[Prompt] Starting at the line with "karneval-duesseldorf-2019-prinzenpaar-martin-sabine-kleider (10)", return every line through the final one of the data, word for word. Pictures stay out.

[Data]
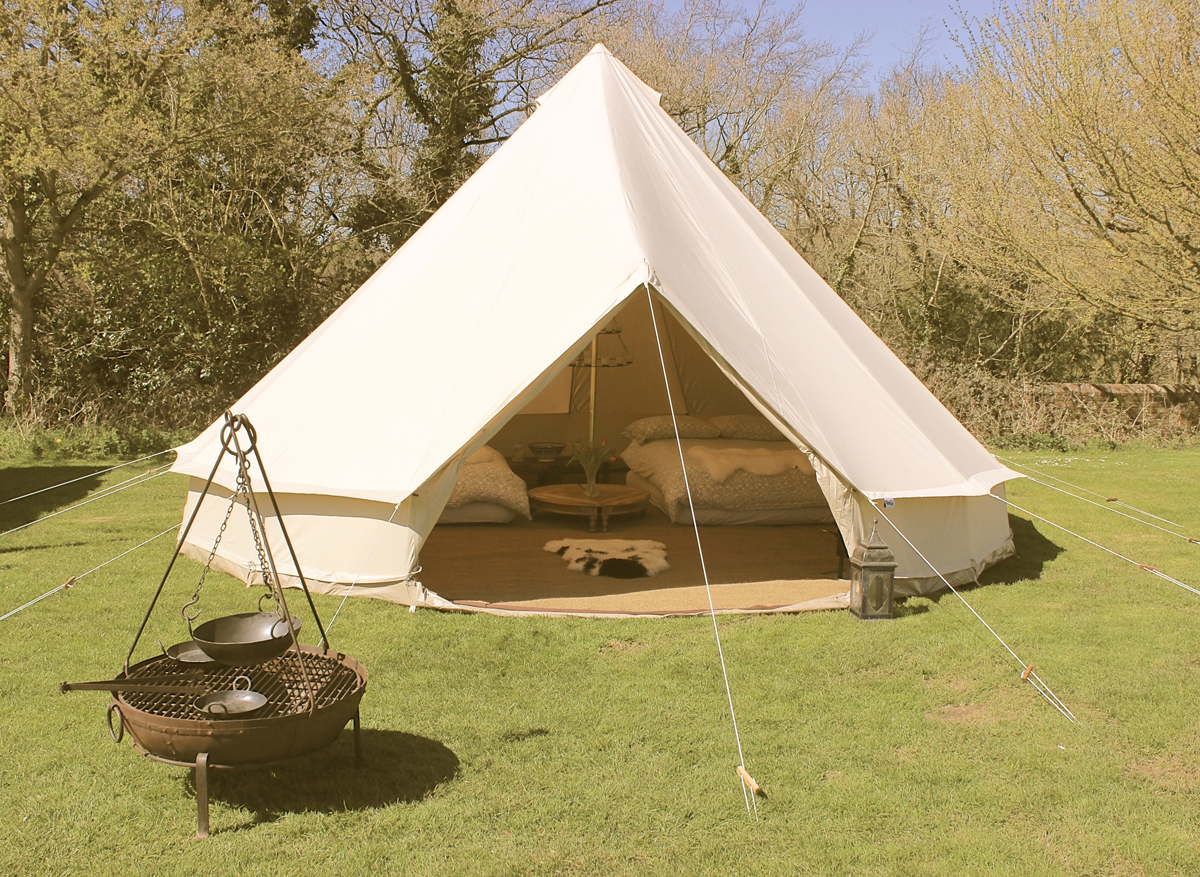 Karma canvas luxury glamping bell tent hire rental uk for Colorado canvas tent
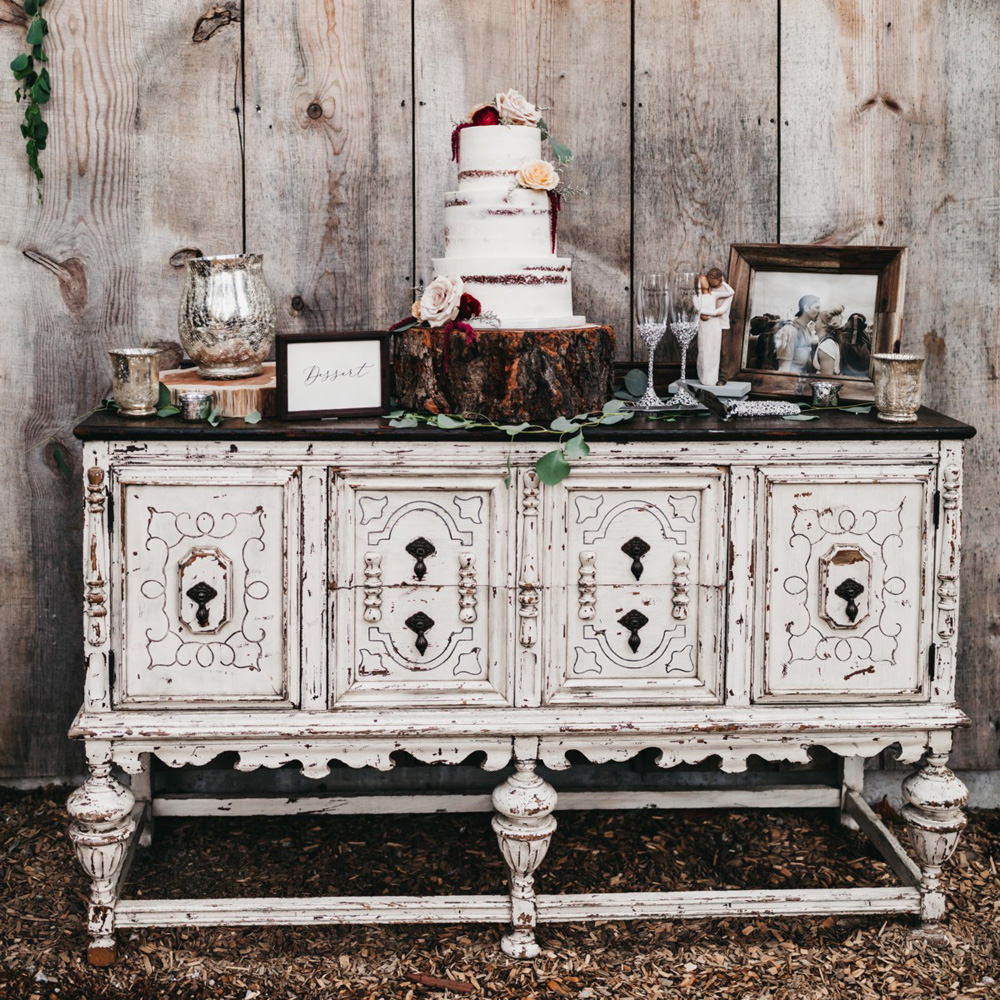 Wedding at The Hideout - VILD Photography - wedding cake rustic table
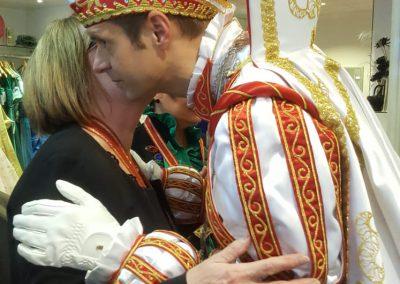 karneval-duesseldorf-2019-prinzenpaar-martin-sabine-kleider (10)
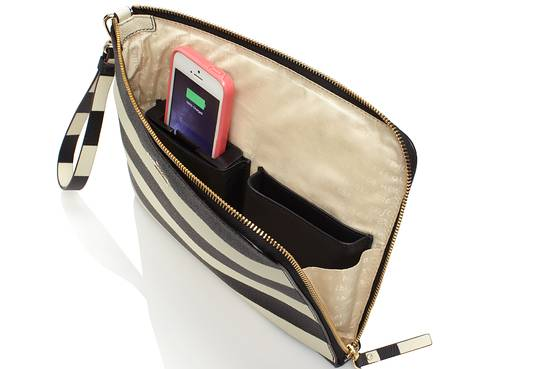 Kate Spade New York iPhone-charging purse image 001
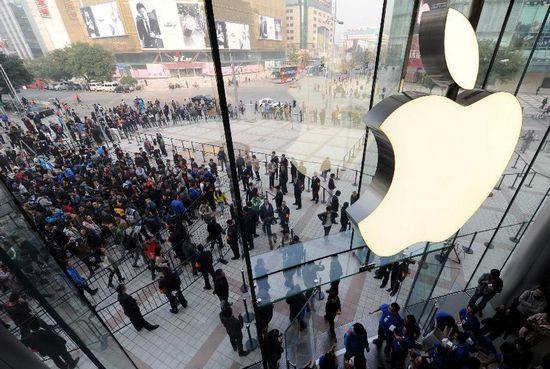 Apple tops global smartphone sales in Q4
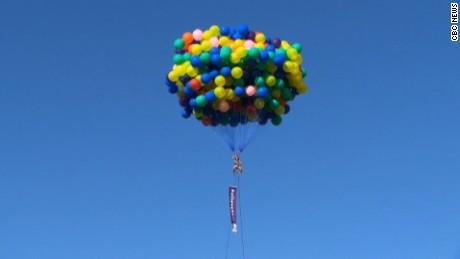 cnnee rec mujer flota en globos _00000513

[Exercise result]
 karneval-duesseldorf-2019-prinzenpaar-martin-sabine-kleider (10)
 Kate Spade New York iPhone-charging purse image 001
 Apple tops global smartphone sales in Q4
 cnnee rec mujer flota en globos _00000513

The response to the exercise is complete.